[Recorded data]
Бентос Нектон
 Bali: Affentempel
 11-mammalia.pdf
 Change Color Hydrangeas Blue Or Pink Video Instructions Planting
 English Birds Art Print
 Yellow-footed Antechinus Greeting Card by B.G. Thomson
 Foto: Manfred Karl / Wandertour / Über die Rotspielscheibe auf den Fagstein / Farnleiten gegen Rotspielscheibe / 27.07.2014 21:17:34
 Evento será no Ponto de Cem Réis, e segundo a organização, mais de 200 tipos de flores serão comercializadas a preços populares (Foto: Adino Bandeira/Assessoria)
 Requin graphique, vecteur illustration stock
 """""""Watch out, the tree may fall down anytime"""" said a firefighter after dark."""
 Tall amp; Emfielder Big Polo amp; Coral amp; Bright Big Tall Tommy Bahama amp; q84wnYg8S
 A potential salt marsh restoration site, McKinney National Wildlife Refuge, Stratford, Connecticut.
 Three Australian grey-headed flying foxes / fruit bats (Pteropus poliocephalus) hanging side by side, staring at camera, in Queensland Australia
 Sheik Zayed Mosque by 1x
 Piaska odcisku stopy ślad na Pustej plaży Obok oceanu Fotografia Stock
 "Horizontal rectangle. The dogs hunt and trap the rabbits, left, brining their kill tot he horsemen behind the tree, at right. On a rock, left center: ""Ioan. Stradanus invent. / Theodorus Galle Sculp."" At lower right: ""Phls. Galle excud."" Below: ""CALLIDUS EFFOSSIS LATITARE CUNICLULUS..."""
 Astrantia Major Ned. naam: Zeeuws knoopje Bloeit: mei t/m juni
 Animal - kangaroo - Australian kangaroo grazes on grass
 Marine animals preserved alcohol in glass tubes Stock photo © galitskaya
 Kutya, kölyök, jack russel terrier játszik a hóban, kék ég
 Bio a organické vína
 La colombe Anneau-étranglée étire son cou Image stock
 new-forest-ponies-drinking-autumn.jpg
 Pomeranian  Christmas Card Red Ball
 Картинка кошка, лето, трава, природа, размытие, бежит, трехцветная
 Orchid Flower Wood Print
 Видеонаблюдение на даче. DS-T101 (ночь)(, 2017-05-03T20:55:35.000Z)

Exercise prompt: Write every record above out again exactly as it stands.

Exercise answer:
Бентос Нектон
 Bali: Affentempel
 11-mammalia.pdf
 Change Color Hydrangeas Blue Or Pink Video Instructions Planting
 English Birds Art Print
 Yellow-footed Antechinus Greeting Card by B.G. Thomson
 Foto: Manfred Karl / Wandertour / Über die Rotspielscheibe auf den Fagstein / Farnleiten gegen Rotspielscheibe / 27.07.2014 21:17:34
 Evento será no Ponto de Cem Réis, e segundo a organização, mais de 200 tipos de flores serão comercializadas a preços populares (Foto: Adino Bandeira/Assessoria)
 Requin graphique, vecteur illustration stock
 """""""Watch out, the tree may fall down anytime"""" said a firefighter after dark."""
 Tall amp; Emfielder Big Polo amp; Coral amp; Bright Big Tall Tommy Bahama amp; q84wnYg8S
 A potential salt marsh restoration site, McKinney National Wildlife Refuge, Stratford, Connecticut.
 Three Australian grey-headed flying foxes / fruit bats (Pteropus poliocephalus) hanging side by side, staring at camera, in Queensland Australia
 Sheik Zayed Mosque by 1x
 Piaska odcisku stopy ślad na Pustej plaży Obok oceanu Fotografia Stock
 "Horizontal rectangle. The dogs hunt and trap the rabbits, left, brining their kill tot he horsemen behind the tree, at right. On a rock, left center: ""Ioan. Stradanus invent. / Theodorus Galle Sculp."" At lower right: ""Phls. Galle excud."" Below: ""CALLIDUS EFFOSSIS LATITARE CUNICLULUS..."""
 Astrantia Major Ned. naam: Zeeuws knoopje Bloeit: mei t/m juni
 Animal - kangaroo - Australian kangaroo grazes on grass
 Marine animals preserved alcohol in glass tubes Stock photo © galitskaya
 Kutya, kölyök, jack russel terrier játszik a hóban, kék ég
 Bio a organické vína
 La colombe Anneau-étranglée étire son cou Image stock
 new-forest-ponies-drinking-autumn.jpg
 Pomeranian  Christmas Card Red Ball
 Картинка кошка, лето, трава, природа, размытие, бежит, трехцветная
 Orchid Flower Wood Print
 Видеонаблюдение на даче. DS-T101 (ночь)(, 2017-05-03T20:55:35.000Z)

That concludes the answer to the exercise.